[TO DO]: Copy every line of the data below word for word, but leave the pictures out of your answer.
** start DATA ENTRIES **
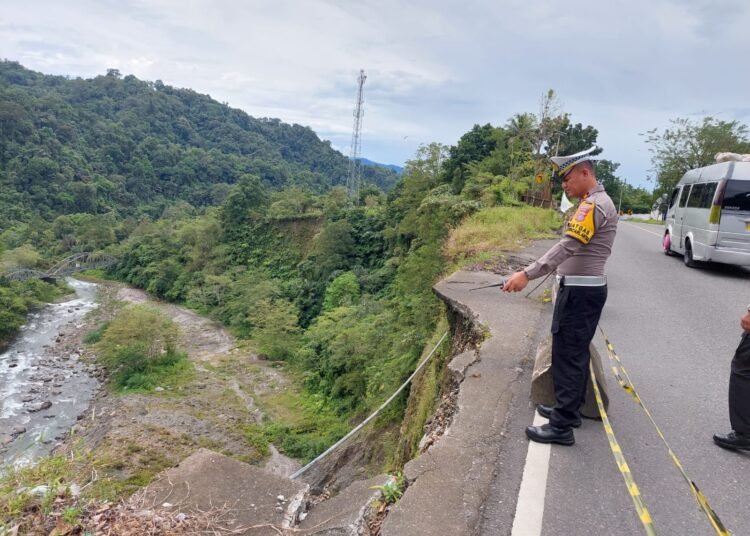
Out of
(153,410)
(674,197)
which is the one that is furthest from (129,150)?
(674,197)

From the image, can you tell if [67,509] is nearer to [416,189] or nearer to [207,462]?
[207,462]

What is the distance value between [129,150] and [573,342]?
298 feet

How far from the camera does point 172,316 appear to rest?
37.2 metres

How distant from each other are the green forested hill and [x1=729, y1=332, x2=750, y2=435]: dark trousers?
220 feet

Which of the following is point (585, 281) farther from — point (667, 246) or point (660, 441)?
point (667, 246)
** end DATA ENTRIES **
[SOLUTION FOR THIS EXERCISE]:
Out of
(153,410)
(674,197)
which is the one that is furthest from (129,150)?
(674,197)

From the image, can you tell if [67,509] is nearer to [416,189] or nearer to [207,462]?
[207,462]

What is the distance value between [129,150] and [573,342]?
298 feet

How far from the camera does point 172,316 appear to rest?
37.2 metres

How distant from each other are the green forested hill and [x1=729, y1=332, x2=750, y2=435]: dark trousers?
220 feet

Which of the following is point (585, 281) farther from — point (667, 246) or point (660, 441)?
point (667, 246)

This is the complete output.